The tin or tub looks terrific in the kitchen, and the oily, tart, salty savour of what’s within lifts any and every meal. Found in most Indian supermarkets, Achar Pachranga is a rich mix of mango, lemon, lotus root, turnip, karonda berries, carrot, tenti dehla (aka ‘snotty gobbles’ in colloquial English!), and ginger root; hot with whole chillies and further flavoured with several spices.

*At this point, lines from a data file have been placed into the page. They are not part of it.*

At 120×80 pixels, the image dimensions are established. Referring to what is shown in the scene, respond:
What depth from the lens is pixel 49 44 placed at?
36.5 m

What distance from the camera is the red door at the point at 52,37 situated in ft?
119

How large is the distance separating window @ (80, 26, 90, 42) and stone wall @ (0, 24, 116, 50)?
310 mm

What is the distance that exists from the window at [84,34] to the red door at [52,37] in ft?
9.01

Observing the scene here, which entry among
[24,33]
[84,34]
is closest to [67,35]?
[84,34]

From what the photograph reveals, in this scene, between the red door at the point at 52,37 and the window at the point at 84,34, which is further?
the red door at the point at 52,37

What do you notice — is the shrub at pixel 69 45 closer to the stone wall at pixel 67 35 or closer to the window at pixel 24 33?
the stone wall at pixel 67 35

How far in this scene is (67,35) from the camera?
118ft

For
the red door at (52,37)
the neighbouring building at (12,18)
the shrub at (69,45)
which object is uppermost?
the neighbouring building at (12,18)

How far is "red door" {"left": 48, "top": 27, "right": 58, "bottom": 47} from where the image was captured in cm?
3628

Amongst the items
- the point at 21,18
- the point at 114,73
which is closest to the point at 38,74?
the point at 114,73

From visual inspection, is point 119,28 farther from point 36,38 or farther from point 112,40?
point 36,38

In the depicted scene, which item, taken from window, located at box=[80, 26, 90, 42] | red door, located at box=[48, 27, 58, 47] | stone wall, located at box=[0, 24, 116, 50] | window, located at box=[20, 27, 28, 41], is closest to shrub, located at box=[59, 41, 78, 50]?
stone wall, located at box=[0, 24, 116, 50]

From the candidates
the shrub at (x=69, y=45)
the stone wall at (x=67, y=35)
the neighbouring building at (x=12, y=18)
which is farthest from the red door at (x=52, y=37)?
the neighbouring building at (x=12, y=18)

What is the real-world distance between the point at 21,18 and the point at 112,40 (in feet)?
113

The whole range of ‘Mr Todiwala’s Splendidly Spicy and Deliciously Hot Pickles and Chutneys’ is worth relishing, and many are eye-opening and unusual to boot. The preservative-free preparations are packed with carefully-sourced ingredients including game and seafood. Try them all, but first try the prawn, venison, and wild boar vindaloo pickles, the beetroot chutney, and the exquisite carrot-and-dried-fruit Parsi wedding pickle.

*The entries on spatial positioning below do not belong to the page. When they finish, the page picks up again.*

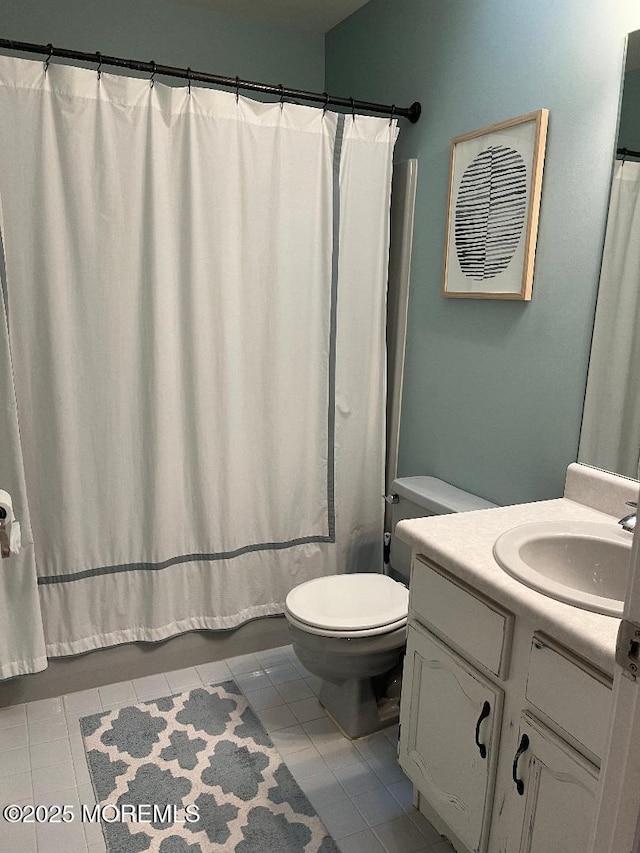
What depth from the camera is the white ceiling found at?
2.47 meters

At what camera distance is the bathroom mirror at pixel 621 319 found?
62.6 inches

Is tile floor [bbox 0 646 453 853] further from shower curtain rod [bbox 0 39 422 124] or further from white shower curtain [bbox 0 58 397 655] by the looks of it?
shower curtain rod [bbox 0 39 422 124]

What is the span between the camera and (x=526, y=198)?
1865 mm

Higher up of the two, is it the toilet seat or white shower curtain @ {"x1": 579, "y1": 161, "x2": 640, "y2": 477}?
white shower curtain @ {"x1": 579, "y1": 161, "x2": 640, "y2": 477}

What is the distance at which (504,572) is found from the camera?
4.40 ft

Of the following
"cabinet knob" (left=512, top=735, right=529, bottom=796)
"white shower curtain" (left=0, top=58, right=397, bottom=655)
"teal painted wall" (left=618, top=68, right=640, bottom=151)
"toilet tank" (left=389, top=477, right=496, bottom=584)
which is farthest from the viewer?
"toilet tank" (left=389, top=477, right=496, bottom=584)

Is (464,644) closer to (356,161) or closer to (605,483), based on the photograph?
A: (605,483)

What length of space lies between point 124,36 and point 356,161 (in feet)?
3.28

Pratap Chahal wants to encourage experimentation amongst Indian food fans and get them relishing regional recipes. Three tongue-tingling ‘Mojo Risin” chilli relishes are perfect for fans of fire AND flavour, whilst the Achari Beef and Pork Vindaloo ‘Curious Pickles’ can be pressed into service as a sandwich spread, a cheese condiment, or even a concentrated curry base to be let down with coconut milk.
As you’d rightfully expect from cookery school owners with a strong commitment to both using and showcasing local, quality produce, Curry Cuisine chutneys are cracking. Indian-spiced Yorkshire plum and Beetroot chutneys are beautiful, and tart Yorkshire rhubarb varieties similarly splendid – the latter available in either a single-fruit version or paired with sweet, fruity mango.
The long-established Anglo-Indian condiment company might not make a meal of creating cracking chutneys, pickles and sauces, but all those products have no doubt been the making of many a meal. Hot Indian apple pickle, exemplary brinjal pickle, and an unusual sweet, light lime chutney are my recommended relishes, but there’s nothing in this range that will fall short of satisfying.
Mr Vikki’s condiment collection is consistently excellent, but the banana-habanero chutney is especially noteworthy. Habanero’s heat is fruity by nature, snuggling up sweetly with ripe banana and additional aromatics to award-winning effect. The recipe took a full four years to perfect, and it was worth every one. Hot tamarind chutney and East India relish are also extremely edible.
There is nothing The East India Company makes that I would not happily take into a corner in the manner of Little Jack Horner, but this lime pickle chutney is a firm favourite. Miles away from the commercial ‘instant heartburn in a jar’ stuff, this is warm with ginger, boasts the piquant addition of mustard, and is full of fresh lime whose flavour is at once zingy and musky. V. good.